*QUOTED PASSAGE:*
=-=-=

# Fearful aggression in rescue.



## loudtisa (Jan 10, 2013)

We just rescued an 80lb German Shepher/Rottweiler mix, Louie. He's a great dog, or at least he wants to be. He is trying to learn to trust us but we have a few issues:
1. He's no longer allowed back to the vet until he gets used to a muzzle. It only took one trip for that rule to come into effect.
2. Afraid of men (except my fiance, Louie loves him).
3. Dislikes children.
4. Submits and nips and does "dead weight" when we reach for his collar. 
5. Knows his name but doesn't really want to come to it, however he will come when we call my Presa's name. Yes, he really does know his name, he comes to it when he wants to.

Any other people dealt with fear aggression in a big dog? He's a sweet boy, we just can't trust him around other people or my cats.


----------



## Big Black Dog Mom (Oct 31, 2011)

Floyd had a lot of those issues when I adopted him. An animal behaviorist is a huge help and can prevent things from escalating.

Floyd was actually worse but now, 1.5 years later he's made a lot of progress. The muzzle is great. When I don't have to worry about him biting, I'm calmer and my reactions don't escalate his. Do you know how to train a dog to a muzzle? It's surprisingly easy if the dog is treat motivated. I use a basket muzzle and I've cut a small hole in it. Too small for him to bite through but big enough I can feed him treats (messily).

=-=-=

*THE REQUEST:* Continue the forum thread about fearful aggression in a rescued dog, starting right after its last sentence.

=-=-=

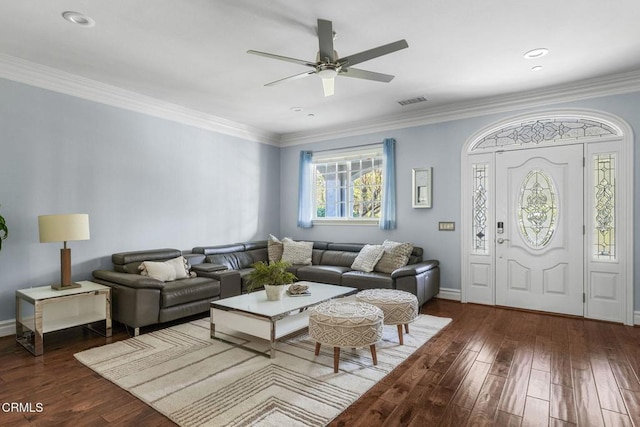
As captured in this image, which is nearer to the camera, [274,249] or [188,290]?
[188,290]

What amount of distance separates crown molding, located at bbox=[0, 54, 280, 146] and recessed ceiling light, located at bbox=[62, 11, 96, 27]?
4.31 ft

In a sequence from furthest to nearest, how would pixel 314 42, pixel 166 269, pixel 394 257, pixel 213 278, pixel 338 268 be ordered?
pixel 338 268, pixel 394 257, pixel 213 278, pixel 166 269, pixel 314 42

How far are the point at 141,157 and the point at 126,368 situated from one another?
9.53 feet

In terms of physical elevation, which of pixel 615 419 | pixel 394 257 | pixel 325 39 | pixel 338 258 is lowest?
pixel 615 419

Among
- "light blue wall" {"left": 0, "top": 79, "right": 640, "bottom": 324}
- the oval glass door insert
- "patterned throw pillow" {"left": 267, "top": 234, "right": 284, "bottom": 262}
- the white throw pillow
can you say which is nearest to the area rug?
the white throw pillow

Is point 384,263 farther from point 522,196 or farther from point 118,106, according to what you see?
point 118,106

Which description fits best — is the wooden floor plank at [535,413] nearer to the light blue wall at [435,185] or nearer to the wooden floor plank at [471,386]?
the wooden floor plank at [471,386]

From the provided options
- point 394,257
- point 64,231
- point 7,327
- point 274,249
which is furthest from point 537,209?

=-=-=

*EXERCISE ANSWER:*
Clicker training is also a huge help. The idea is to reward the dog before he reacts for known triggers. I saw the training succeed today. A male jogger was approaching and floyd looked at me. That's because I, with the help of the animal behaviorist, have been rewarding him to look at me when he sees triggers. I clicked and gave him a treat. I then kept clicking and treating Floyd as the jogger went by.

You might want to look into BAT training. Those techniques can really work. Good luck.


----------



## loudtisa (Jan 10, 2013)

Thank you so much for your advice B. I really appreciate it. He is highly treat motivated, and he's developing his personality while testing his boundaries. He's become much more comfortable with us too. It's wonderful.
We bought him a muzzle, the canvas kind. He didn't mind a bit. I am going to look into BAT training, thank you so incredibly much for the suggestion!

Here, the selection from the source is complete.